Leaders must speak sense

7 May 2019 12:20 am Views - 447

 

 

 

In light of the current terrorist threat that is haunting the country, this is a time when the entire nation should stand together to defeat the common enemy. The threat is being aimed at every citizen irrespective of his caste, creed, religion, race and political party, in spite of the enemy belonging to a particular community. The enemy is one who thinks everybody other than him should be wiped out from the surface of the earth. Therefore, there cannot be vacillation on the part of any right-thinking citizens of this country in dealing with him or her.  


There cannot be any justification of terrorism or any semblance of it. Even an unintended justification of the faintest semblance might cause irritation and suspicion among people. It is in that backdrop one has to look into the comment made by Muslim Religious and Cultural Affairs Minister A.H.A. Haleem during a media briefing on swords recovered from several mosques by the law enforcement authorities after the Easter Sunday suicide attacks against Christians. 


When a journalist questioned the purpose of keeping swords in certain mosques, the minister had ludicrously replied that they might have been meant for the clearing of shrubs around those mosques. At a time when Muslims around the country had been ashamed by the horrific suicide bomb attacks on unarmed innocent men, women and children by a bloodthirsty group of Muslims, in the name of Islam, the Minister’s irresponsible statement brought further ridicule for them.


One cannot fault the journalist to pose a question to the Minister on the matter, as he is the political authority responsible for mosques. Had the question been put to him just because he was a Muslim one can treat it even as a racist question, as the entire Muslim community stands with the others against the terrorists with Muslim tag. Had it been so, it would have even been tantamount to holding a member of a community responsible for a crime committed by another member of the same community.

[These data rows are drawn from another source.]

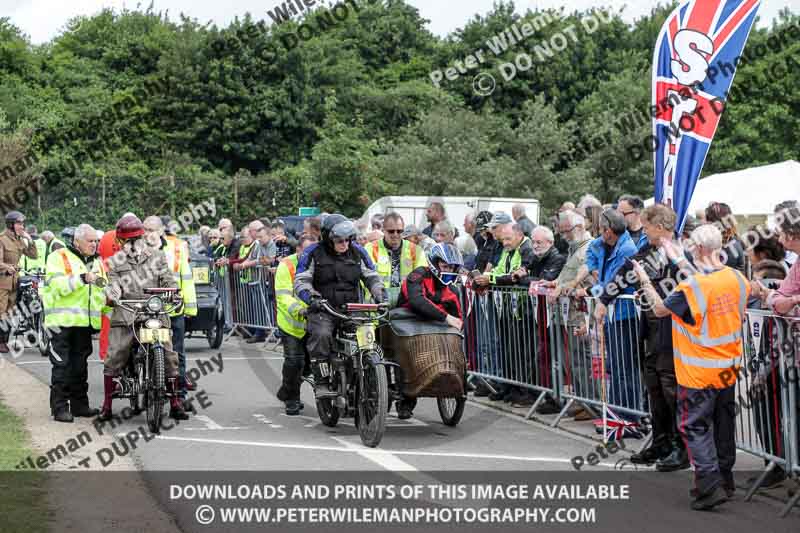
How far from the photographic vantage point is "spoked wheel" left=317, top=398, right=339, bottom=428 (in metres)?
11.4

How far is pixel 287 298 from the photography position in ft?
39.9

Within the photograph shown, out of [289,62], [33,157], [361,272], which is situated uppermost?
[289,62]

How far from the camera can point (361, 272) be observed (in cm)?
1148

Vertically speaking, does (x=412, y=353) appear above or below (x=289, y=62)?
below

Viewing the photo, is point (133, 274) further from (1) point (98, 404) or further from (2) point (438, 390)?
(2) point (438, 390)

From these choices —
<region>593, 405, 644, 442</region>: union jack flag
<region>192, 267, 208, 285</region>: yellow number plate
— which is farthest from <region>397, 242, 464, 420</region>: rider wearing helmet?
<region>192, 267, 208, 285</region>: yellow number plate

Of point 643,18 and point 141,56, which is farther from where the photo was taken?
point 643,18

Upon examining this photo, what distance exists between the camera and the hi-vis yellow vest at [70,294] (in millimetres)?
11961

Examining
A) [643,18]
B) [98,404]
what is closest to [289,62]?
[643,18]

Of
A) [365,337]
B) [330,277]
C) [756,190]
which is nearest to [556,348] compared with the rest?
[365,337]

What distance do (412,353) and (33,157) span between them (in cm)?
3304

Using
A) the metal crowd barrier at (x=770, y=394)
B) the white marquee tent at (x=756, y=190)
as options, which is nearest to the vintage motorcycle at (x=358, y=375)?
the metal crowd barrier at (x=770, y=394)

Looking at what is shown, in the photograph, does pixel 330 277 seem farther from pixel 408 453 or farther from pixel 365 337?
pixel 408 453

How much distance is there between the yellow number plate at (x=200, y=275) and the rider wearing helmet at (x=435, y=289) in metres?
9.13
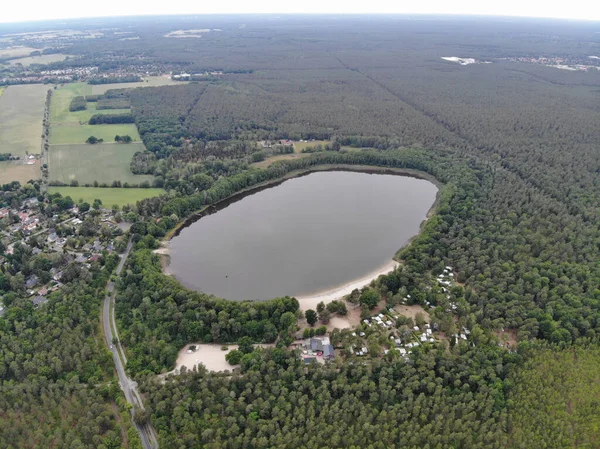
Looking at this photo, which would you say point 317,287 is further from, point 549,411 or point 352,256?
point 549,411

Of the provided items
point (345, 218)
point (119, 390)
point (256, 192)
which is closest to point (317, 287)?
point (345, 218)

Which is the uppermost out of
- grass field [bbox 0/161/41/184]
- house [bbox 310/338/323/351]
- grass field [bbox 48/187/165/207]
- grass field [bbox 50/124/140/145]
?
grass field [bbox 50/124/140/145]

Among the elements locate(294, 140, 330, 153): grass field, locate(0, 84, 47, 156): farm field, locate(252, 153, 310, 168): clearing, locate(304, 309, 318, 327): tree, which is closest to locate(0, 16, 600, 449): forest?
locate(252, 153, 310, 168): clearing

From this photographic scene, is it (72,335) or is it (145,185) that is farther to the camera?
(145,185)

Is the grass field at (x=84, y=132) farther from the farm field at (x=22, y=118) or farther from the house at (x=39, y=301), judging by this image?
the house at (x=39, y=301)

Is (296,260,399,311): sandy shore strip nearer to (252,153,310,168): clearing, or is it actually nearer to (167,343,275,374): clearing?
(167,343,275,374): clearing

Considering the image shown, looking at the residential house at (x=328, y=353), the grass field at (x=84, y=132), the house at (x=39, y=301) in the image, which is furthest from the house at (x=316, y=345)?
the grass field at (x=84, y=132)
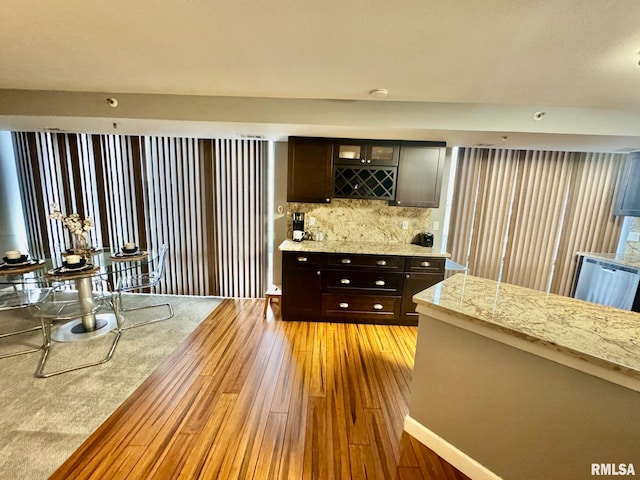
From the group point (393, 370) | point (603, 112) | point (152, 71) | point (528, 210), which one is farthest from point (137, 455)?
point (528, 210)

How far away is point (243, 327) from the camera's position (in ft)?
10.1

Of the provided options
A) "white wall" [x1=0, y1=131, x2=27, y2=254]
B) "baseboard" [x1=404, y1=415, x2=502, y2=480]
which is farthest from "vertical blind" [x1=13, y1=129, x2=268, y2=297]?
"baseboard" [x1=404, y1=415, x2=502, y2=480]

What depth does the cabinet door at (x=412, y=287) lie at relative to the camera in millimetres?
3111

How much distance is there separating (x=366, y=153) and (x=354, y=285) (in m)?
1.63

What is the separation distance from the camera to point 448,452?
5.08 feet

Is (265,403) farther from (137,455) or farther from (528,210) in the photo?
(528,210)

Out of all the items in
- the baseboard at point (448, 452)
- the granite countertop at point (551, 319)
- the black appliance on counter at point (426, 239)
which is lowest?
the baseboard at point (448, 452)

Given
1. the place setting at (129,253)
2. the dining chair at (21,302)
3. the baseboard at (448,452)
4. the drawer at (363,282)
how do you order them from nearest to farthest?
the baseboard at (448,452)
the dining chair at (21,302)
the place setting at (129,253)
the drawer at (363,282)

But, here Mr Haleem is the Minister-in-charge of Mosques in the country. He is morally responsible for anything that happens within the premises of mosques. It is on that ground that the question might have been posed to him. Yet, one cannot expect him to be cognizant of everything that takes place in and around each mosque in the country. 

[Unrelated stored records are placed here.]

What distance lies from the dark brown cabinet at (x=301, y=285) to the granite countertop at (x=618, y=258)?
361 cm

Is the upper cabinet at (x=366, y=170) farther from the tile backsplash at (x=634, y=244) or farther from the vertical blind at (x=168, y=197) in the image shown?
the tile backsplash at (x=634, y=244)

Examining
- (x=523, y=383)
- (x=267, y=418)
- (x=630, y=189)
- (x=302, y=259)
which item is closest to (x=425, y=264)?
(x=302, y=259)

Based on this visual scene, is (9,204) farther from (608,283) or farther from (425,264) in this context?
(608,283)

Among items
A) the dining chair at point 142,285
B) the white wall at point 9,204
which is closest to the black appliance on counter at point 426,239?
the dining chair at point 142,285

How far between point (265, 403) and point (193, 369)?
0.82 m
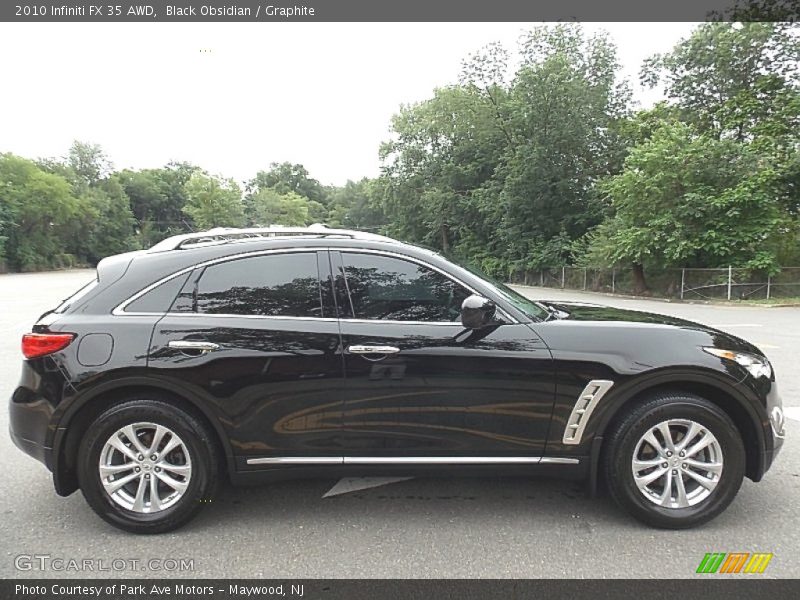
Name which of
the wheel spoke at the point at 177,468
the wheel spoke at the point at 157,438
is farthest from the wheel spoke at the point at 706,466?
the wheel spoke at the point at 157,438

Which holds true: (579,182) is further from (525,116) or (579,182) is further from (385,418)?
(385,418)

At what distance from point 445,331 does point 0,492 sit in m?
3.14

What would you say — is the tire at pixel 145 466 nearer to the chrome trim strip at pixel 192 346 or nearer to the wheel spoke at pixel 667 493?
the chrome trim strip at pixel 192 346

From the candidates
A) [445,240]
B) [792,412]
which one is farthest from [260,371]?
[445,240]

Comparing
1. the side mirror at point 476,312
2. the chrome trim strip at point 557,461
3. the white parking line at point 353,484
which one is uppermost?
the side mirror at point 476,312

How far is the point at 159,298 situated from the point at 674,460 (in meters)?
3.11

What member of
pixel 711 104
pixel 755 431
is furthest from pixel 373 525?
pixel 711 104

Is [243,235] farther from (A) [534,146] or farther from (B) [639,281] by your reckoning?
(A) [534,146]

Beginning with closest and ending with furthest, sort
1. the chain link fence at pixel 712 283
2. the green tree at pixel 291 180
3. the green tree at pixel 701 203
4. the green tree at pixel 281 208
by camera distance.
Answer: the green tree at pixel 701 203 < the chain link fence at pixel 712 283 < the green tree at pixel 281 208 < the green tree at pixel 291 180

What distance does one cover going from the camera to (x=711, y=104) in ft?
82.0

Even a harshest anti-Muslim racist would not suspect the Minister to be a member or a supporter or a sympathizer of the terrorist group that cold-bloodedly killed more than 300 people on Easter Sunday. 


Nor does anybody suspect that he was aware of the reasons for the swords being kept in several mosques. Hence, he does not need to provide reasons for what he was not aware of.  In fact, it is only the Police that can answer this question, not the Minister.

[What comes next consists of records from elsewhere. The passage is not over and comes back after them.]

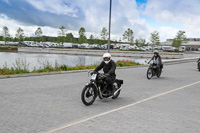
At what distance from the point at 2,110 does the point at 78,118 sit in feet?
6.78

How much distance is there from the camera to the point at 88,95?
659 cm

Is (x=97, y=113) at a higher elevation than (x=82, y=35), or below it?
below

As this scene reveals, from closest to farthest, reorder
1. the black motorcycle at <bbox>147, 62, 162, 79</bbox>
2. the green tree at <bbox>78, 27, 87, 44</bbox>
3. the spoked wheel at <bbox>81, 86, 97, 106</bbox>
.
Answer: the spoked wheel at <bbox>81, 86, 97, 106</bbox> < the black motorcycle at <bbox>147, 62, 162, 79</bbox> < the green tree at <bbox>78, 27, 87, 44</bbox>

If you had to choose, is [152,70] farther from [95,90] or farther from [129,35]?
[129,35]

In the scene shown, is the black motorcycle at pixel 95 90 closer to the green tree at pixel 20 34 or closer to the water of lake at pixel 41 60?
the water of lake at pixel 41 60

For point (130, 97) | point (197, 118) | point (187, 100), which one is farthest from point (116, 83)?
point (197, 118)

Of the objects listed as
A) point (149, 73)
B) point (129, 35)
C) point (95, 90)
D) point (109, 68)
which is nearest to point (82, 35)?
point (129, 35)

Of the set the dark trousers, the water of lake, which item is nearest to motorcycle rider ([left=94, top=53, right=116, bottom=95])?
the dark trousers

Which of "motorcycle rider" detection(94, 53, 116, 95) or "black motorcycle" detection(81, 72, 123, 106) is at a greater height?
"motorcycle rider" detection(94, 53, 116, 95)

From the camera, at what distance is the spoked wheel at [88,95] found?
642 cm

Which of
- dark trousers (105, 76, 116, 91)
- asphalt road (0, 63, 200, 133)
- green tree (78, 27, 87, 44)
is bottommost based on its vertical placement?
asphalt road (0, 63, 200, 133)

Having a sword in one’s house is not illegal unless he harms another person with it. But having a sword in a religious place, even for self-defence would give rise to fear and suspicion among the people of other faiths. The sense of fear and suspicion that might be felt by other communities can be imagined when dozens of weapons were found in a religious place. 
The fear would be intensely high when a cache of weapons is found in a mosque at a time when Muslims have been demonized with a plethora of distortions of Islam and especially after a series of suicide bombs having them exploded by a group of Muslims. 


The faintest justification of such an act by a Muslim leader might give rise to anger apart from it being ridiculed. The apparent attempt by the Minister to justify the swords being kept in mosques points to the fact that he had not grasped the seriousness of the situation. Leaders must speak only sense at a critical juncture like this.